## Exercise instructions
Please reproduce, word for word, every line of the material from the one containing "What magnitude of" through the end, both ends included.

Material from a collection
◇ ◇ ◇ ◇
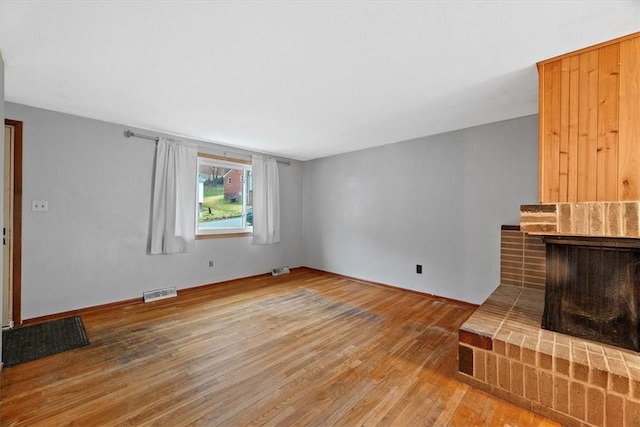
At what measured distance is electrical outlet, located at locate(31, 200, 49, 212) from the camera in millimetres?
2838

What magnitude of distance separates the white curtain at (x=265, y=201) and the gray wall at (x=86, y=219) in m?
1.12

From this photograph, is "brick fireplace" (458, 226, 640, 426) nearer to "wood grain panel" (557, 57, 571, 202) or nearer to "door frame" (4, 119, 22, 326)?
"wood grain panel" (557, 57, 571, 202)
◇ ◇ ◇ ◇
## Response to this task
What magnitude of distance separates the white curtain at (x=265, y=201) and the gray wall at (x=86, y=219) in m?
1.12

From this photograph, is "brick fireplace" (458, 226, 640, 426) nearer to "wood grain panel" (557, 57, 571, 202) or nearer to "door frame" (4, 119, 22, 326)?
"wood grain panel" (557, 57, 571, 202)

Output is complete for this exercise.